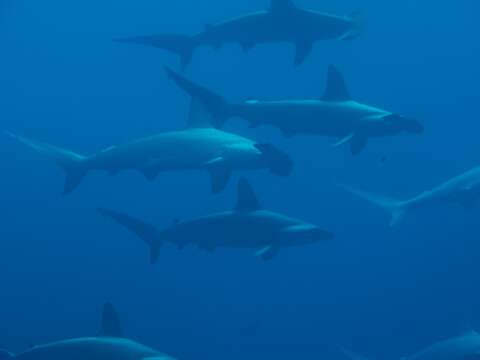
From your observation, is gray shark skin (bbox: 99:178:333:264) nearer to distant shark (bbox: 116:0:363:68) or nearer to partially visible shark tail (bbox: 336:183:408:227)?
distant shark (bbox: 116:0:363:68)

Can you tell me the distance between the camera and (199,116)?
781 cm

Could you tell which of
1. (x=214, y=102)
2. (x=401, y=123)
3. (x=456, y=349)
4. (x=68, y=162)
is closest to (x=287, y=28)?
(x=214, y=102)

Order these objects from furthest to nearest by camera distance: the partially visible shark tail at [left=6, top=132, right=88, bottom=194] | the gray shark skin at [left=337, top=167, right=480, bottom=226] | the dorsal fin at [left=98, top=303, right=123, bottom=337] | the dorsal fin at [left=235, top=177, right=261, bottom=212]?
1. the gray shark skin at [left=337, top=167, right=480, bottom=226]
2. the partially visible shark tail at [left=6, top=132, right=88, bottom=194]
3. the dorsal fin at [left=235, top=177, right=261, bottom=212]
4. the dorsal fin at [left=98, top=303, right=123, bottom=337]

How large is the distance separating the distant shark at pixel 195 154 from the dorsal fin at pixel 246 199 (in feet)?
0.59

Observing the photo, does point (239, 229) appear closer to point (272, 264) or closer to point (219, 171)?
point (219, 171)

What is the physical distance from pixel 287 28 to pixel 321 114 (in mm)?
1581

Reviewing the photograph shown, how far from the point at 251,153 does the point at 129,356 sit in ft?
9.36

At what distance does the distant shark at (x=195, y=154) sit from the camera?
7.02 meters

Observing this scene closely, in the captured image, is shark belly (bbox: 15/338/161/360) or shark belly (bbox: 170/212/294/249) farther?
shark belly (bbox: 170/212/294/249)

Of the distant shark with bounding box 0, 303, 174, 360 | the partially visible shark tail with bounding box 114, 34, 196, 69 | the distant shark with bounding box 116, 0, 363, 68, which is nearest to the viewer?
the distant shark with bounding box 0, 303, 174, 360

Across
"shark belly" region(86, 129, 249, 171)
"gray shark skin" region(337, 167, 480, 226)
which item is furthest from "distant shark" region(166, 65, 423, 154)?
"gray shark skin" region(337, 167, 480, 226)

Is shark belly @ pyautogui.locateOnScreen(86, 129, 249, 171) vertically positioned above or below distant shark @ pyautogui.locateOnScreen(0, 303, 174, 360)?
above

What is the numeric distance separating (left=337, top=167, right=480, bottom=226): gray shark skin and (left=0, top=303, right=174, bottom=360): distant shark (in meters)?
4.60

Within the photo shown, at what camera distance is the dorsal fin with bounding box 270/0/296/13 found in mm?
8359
::::::
§ **WHAT YOU HAVE TO DO**
Return every entry above word for word, leaving out the pictures.

§ **FINISHED TASK**
From your observation, is gray shark skin (bbox: 99:178:333:264) nearer to distant shark (bbox: 116:0:363:68) or nearer to partially visible shark tail (bbox: 336:183:408:227)?
distant shark (bbox: 116:0:363:68)

Can you tell me the distance between the camera and (199,116)?
781 cm

Could you tell which of
1. (x=214, y=102)
2. (x=401, y=123)
3. (x=456, y=349)
4. (x=68, y=162)
is closest to (x=287, y=28)?
(x=214, y=102)

Order these objects from furthest to nearest by camera distance: the partially visible shark tail at [left=6, top=132, right=88, bottom=194] | the gray shark skin at [left=337, top=167, right=480, bottom=226] | the dorsal fin at [left=98, top=303, right=123, bottom=337] | the dorsal fin at [left=235, top=177, right=261, bottom=212]?
1. the gray shark skin at [left=337, top=167, right=480, bottom=226]
2. the partially visible shark tail at [left=6, top=132, right=88, bottom=194]
3. the dorsal fin at [left=235, top=177, right=261, bottom=212]
4. the dorsal fin at [left=98, top=303, right=123, bottom=337]

How large is the distance separating the distant shark at pixel 195 154 from the dorsal fin at pixel 246 199 (in feet)?
0.59

Observing the photo, does point (239, 229) appear closer to point (272, 264) or closer to point (219, 171)?
point (219, 171)

What is the physical distance from pixel 287 28 to pixel 321 114 (in mm)?
1581

Reviewing the photograph shown, how far from the point at 251,153 does the point at 129,356 sit in ft?
9.36

At what distance does the distant shark at (x=195, y=154) sit from the camera?
7.02 meters

Observing this scene closely, in the captured image, is shark belly (bbox: 15/338/161/360) or shark belly (bbox: 170/212/294/249) farther?
shark belly (bbox: 170/212/294/249)

Of the distant shark with bounding box 0, 303, 174, 360 | the partially visible shark tail with bounding box 114, 34, 196, 69 | the distant shark with bounding box 116, 0, 363, 68, which is nearest to the viewer?
the distant shark with bounding box 0, 303, 174, 360

Across
"shark belly" region(86, 129, 249, 171)
"gray shark skin" region(337, 167, 480, 226)
which item is furthest from "distant shark" region(166, 65, 423, 154)?
"gray shark skin" region(337, 167, 480, 226)

Is shark belly @ pyautogui.locateOnScreen(86, 129, 249, 171) vertically positioned above or below distant shark @ pyautogui.locateOnScreen(0, 303, 174, 360)?
above

What is the numeric distance separating (left=337, top=167, right=480, bottom=226): gray shark skin and (left=0, top=303, right=174, bottom=360): distant shark (in meters)?
4.60

Within the photo shown, at what camera distance is the dorsal fin with bounding box 270/0/296/13 found in mm?
8359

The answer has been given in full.